Plus, the very progress that makes China more dangerous makes China more vulnerable. Precision weapons make this vulnerability of factories, ports, and infrastructure more acute. For a Chinese leadership used to thinking of themselves as just a devoted mass of people virtually invulnerable to even nuclear attack, this new vulnerability may not even be fully appreciated as they revel in their new emerging power to project military forces away from the mainland. Although America’s economy is far more advanced and complicated, and hence vulnerable, we defend far away from our homeland. Any attacks on our homeland from the Chinese will be difficult to engineer and sporadic. Unless China conquers Russia’s Far Eastern provinces, South Korea, Japan, the Philippines, Vietnam, Australia, and India, China will face the prospect of defending its homeland from direct land and air attack from day one of a war.

I would not want to trade strategic positions with China no matter how much talk there is of a rising China.

And we haven’t even discussed whether the Chinese can hold the lid on a population that might want political freedoms along with its economic freedoms. Political freedom might be nice to protect their only children, too.

Or maybe China will evolve into a friendly democracy. Stranger things have happened.

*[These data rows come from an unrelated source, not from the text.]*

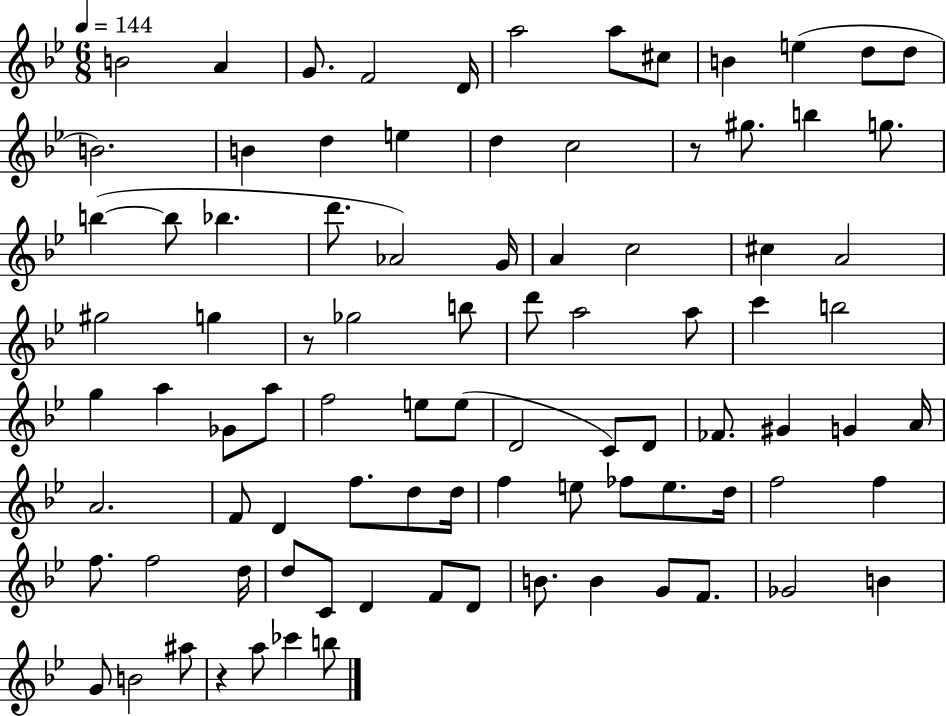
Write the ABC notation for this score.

X:1
T:Untitled
M:6/8
L:1/4
K:Bb
B2 A G/2 F2 D/4 a2 a/2 ^c/2 B e d/2 d/2 B2 B d e d c2 z/2 ^g/2 b g/2 b b/2 _b d'/2 _A2 G/4 A c2 ^c A2 ^g2 g z/2 _g2 b/2 d'/2 a2 a/2 c' b2 g a _G/2 a/2 f2 e/2 e/2 D2 C/2 D/2 _F/2 ^G G A/4 A2 F/2 D f/2 d/2 d/4 f e/2 _f/2 e/2 d/4 f2 f f/2 f2 d/4 d/2 C/2 D F/2 D/2 B/2 B G/2 F/2 _G2 B G/2 B2 ^a/2 z a/2 _c' b/2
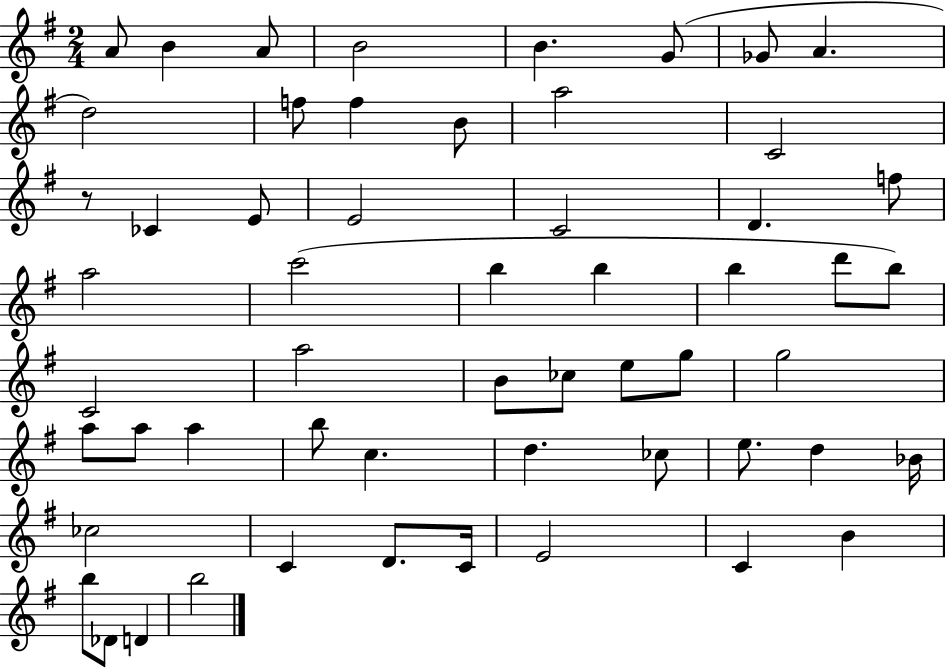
A4/e B4/q A4/e B4/h B4/q. G4/e Gb4/e A4/q. D5/h F5/e F5/q B4/e A5/h C4/h R/e CES4/q E4/e E4/h C4/h D4/q. F5/e A5/h C6/h B5/q B5/q B5/q D6/e B5/e C4/h A5/h B4/e CES5/e E5/e G5/e G5/h A5/e A5/e A5/q B5/e C5/q. D5/q. CES5/e E5/e. D5/q Bb4/s CES5/h C4/q D4/e. C4/s E4/h C4/q B4/q B5/e Db4/e D4/q B5/h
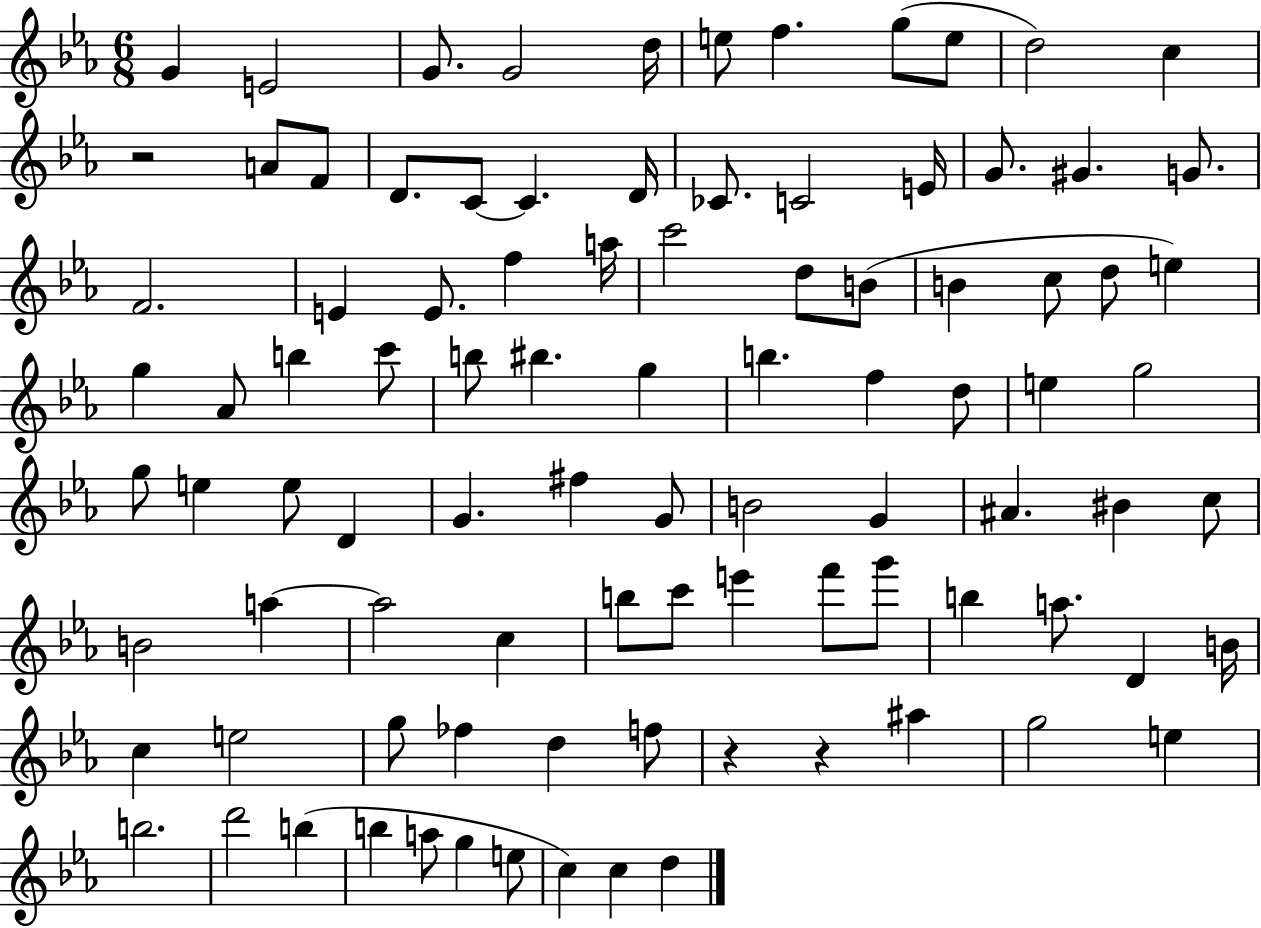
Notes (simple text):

G4/q E4/h G4/e. G4/h D5/s E5/e F5/q. G5/e E5/e D5/h C5/q R/h A4/e F4/e D4/e. C4/e C4/q. D4/s CES4/e. C4/h E4/s G4/e. G#4/q. G4/e. F4/h. E4/q E4/e. F5/q A5/s C6/h D5/e B4/e B4/q C5/e D5/e E5/q G5/q Ab4/e B5/q C6/e B5/e BIS5/q. G5/q B5/q. F5/q D5/e E5/q G5/h G5/e E5/q E5/e D4/q G4/q. F#5/q G4/e B4/h G4/q A#4/q. BIS4/q C5/e B4/h A5/q A5/h C5/q B5/e C6/e E6/q F6/e G6/e B5/q A5/e. D4/q B4/s C5/q E5/h G5/e FES5/q D5/q F5/e R/q R/q A#5/q G5/h E5/q B5/h. D6/h B5/q B5/q A5/e G5/q E5/e C5/q C5/q D5/q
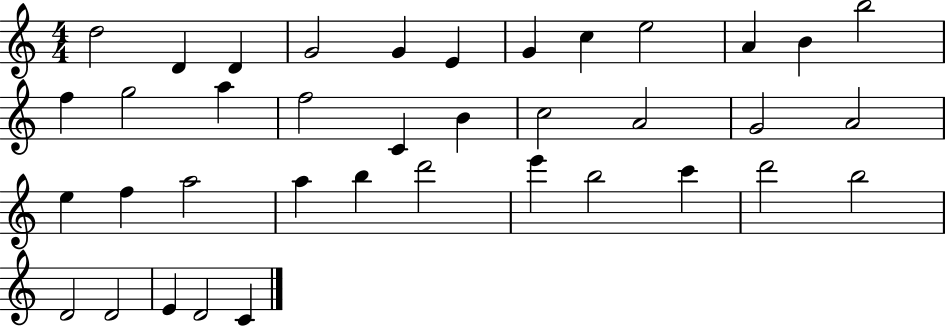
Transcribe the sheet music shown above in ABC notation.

X:1
T:Untitled
M:4/4
L:1/4
K:C
d2 D D G2 G E G c e2 A B b2 f g2 a f2 C B c2 A2 G2 A2 e f a2 a b d'2 e' b2 c' d'2 b2 D2 D2 E D2 C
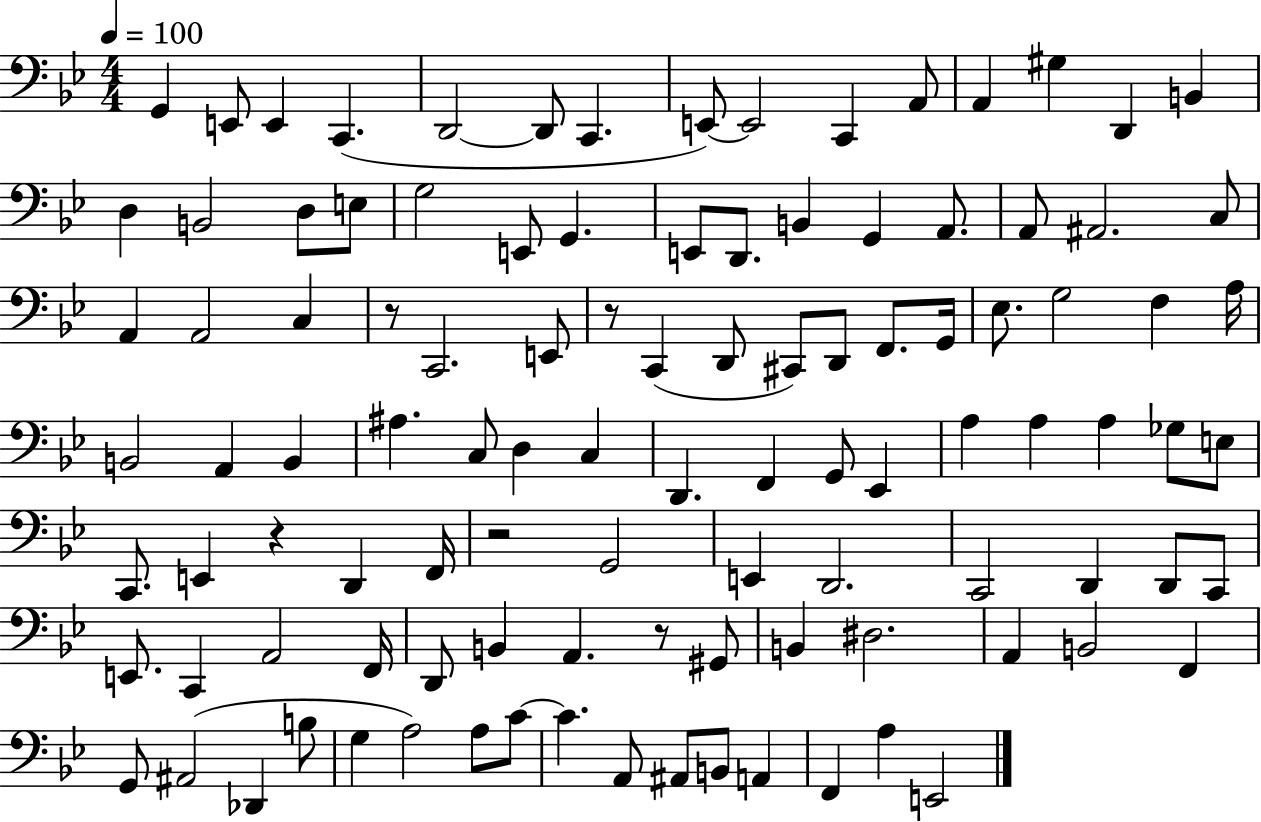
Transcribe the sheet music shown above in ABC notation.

X:1
T:Untitled
M:4/4
L:1/4
K:Bb
G,, E,,/2 E,, C,, D,,2 D,,/2 C,, E,,/2 E,,2 C,, A,,/2 A,, ^G, D,, B,, D, B,,2 D,/2 E,/2 G,2 E,,/2 G,, E,,/2 D,,/2 B,, G,, A,,/2 A,,/2 ^A,,2 C,/2 A,, A,,2 C, z/2 C,,2 E,,/2 z/2 C,, D,,/2 ^C,,/2 D,,/2 F,,/2 G,,/4 _E,/2 G,2 F, A,/4 B,,2 A,, B,, ^A, C,/2 D, C, D,, F,, G,,/2 _E,, A, A, A, _G,/2 E,/2 C,,/2 E,, z D,, F,,/4 z2 G,,2 E,, D,,2 C,,2 D,, D,,/2 C,,/2 E,,/2 C,, A,,2 F,,/4 D,,/2 B,, A,, z/2 ^G,,/2 B,, ^D,2 A,, B,,2 F,, G,,/2 ^A,,2 _D,, B,/2 G, A,2 A,/2 C/2 C A,,/2 ^A,,/2 B,,/2 A,, F,, A, E,,2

I'm not in the "sky is falling" camp about China. I doubt they will surpass America in power. And if they do, not only will it be quite a while before that time arrives, but they have a lot more to worry about than we do. But, as I've said many times, China does not have to reach rough parity with America to be a threat to us and challenge our allies and forces in China's backyard. Recall that Japan in 1941 had an economy that was a tenth of America's (I'm going on memory, so don't hold me to a hard number). Yes, we won by 1945. But Japan's determination to fight on let them punch above their weight and cost us dearly to beat them even if you can say it was an "inevitable" victory based on economic disparity.

So be wary of China. Yes, we are far mor powerful and if we apply our power we can win a fight with the PLA. But they do have the capability of beating us in localized conflicts, even today. No guarantees since I can't know how each side will fight, who will fight, where the fight will be, what the fight will be about, and how determined each side will be.

We need to make sure our power is strong enough to reassure allies to remain with us and to persuade others to join us. Reach out to allies and potential allies to cooperate. We aren't the only ones to worry about China's intentions and power. Japan draws closer. Australia, too. India sees advantage to joining us. Vietnam would like a friend, too. Singapore looks solid for us. I worry about South Korea but right now they are still with us. Even Russia, I think, will in time become strong enough to stop their junior appeasing partner mode. Moscow may have some vague hope that America and China will fight to bring us both down a notch compared to Russia; but in time Russia's fear of China will reassert itself. And Taiwan, too, will likely stick with us. The question is whether they will pay to defend themselves long enough to make that attitude matter. And the only situation where Taiwan might want to join China voluntarily is if China is a free democracy. Then we won't care.

But don't panic. Don't assume China will rise past us. They have lots of problems, too.